Poésies (Poncy)/Vol. 1/La Barque à sec
LA BARQUE À SEC
I
Un beau matin, sur la rive muette,
Une nacelle effilée et fluette
Se balançait ;
Et chaque flot, illuminé par l’aube,
En l’entourant d’une luisante robe,
La caressait.
Un ciel heureux, une mer éclatante,
Des vapeurs d’or la diaphane tente
Qui la couvrait,
Et les zéphyrs, sous qui la mer se plisse,
Tout lui jetait un parfum de délice
Qui l’enivrait.
Le soir… les flots avaient quitté la rive.
La barque était à sec, triste et pensive
Comme un vieillard.
Le vent soufflait.

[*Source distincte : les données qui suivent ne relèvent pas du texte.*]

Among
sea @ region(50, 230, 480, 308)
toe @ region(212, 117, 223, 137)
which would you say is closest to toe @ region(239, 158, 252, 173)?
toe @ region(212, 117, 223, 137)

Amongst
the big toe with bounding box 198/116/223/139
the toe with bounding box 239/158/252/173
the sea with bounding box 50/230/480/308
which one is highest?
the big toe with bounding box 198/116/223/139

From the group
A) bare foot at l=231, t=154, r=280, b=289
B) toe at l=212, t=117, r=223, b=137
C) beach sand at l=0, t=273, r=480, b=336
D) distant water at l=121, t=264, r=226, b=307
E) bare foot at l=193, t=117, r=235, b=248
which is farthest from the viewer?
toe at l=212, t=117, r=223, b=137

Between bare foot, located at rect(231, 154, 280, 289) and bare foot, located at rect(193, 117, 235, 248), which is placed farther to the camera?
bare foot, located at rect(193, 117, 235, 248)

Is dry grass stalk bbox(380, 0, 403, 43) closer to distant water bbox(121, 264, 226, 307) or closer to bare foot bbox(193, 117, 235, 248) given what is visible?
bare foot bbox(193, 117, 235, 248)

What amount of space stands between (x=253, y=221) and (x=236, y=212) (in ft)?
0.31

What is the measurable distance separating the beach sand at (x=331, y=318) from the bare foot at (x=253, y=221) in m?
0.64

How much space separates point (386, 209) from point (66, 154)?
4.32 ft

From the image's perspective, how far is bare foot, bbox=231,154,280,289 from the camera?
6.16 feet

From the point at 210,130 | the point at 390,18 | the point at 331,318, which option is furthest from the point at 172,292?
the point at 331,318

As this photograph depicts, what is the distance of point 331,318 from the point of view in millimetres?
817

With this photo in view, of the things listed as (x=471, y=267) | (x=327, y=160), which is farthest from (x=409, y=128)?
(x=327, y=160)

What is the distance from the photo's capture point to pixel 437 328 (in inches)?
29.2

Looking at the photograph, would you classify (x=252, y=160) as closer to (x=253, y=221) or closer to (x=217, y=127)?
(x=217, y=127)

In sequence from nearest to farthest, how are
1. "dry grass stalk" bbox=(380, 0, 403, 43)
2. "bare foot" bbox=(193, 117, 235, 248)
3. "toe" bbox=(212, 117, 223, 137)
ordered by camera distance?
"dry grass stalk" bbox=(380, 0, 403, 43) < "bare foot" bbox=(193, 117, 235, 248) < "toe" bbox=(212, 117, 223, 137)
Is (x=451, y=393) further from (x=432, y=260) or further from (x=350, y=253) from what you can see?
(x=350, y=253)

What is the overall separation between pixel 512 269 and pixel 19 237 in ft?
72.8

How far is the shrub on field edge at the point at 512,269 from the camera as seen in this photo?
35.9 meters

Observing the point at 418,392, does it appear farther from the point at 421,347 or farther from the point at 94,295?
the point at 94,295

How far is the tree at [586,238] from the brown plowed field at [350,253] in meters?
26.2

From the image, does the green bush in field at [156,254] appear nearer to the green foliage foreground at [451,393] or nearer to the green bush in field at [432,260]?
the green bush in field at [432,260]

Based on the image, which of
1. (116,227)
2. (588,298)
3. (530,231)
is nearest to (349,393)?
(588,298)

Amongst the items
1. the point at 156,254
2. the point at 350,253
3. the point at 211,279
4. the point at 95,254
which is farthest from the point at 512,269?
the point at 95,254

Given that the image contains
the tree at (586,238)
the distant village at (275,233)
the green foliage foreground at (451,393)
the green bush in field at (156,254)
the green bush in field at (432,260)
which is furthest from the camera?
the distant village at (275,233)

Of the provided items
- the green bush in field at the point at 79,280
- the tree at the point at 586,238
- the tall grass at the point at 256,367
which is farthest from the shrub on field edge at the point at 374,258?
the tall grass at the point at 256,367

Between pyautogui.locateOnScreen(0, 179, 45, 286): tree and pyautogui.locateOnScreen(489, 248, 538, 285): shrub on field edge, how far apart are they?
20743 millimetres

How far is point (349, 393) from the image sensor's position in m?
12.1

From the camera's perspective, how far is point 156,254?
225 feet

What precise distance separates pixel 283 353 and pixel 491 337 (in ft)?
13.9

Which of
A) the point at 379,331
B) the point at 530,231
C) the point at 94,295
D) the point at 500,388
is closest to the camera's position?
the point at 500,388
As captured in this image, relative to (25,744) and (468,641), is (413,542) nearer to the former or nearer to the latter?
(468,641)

Et le ciel, sans étoiles,
Disparaissait, envahi par les voiles
Du noir brouillard.
II
Pauvre petit esquif, délaissé sur nos grèves
Comme les flots dorés, hélas ! nos premiers rêves
Nous bercent d’avenir, mais ils sont bien trompeurs !
Et nos illusions, nos amours ineffables,
Ne brillent qu’un instant, puis s’envolent semblables
À tes éphémères vapeurs.
Oui, tout luit, tout rayonne au matin de la vie !
Mais la clarté du jour de la nuit est suivie.
Quand vient le soir des ans, l’homme désenchanté,
N’étant plus soutenu par le flot d’or des rêves,
Comme toi, pauvre esquif, reste à sec sur les grèves
De la froide réalité.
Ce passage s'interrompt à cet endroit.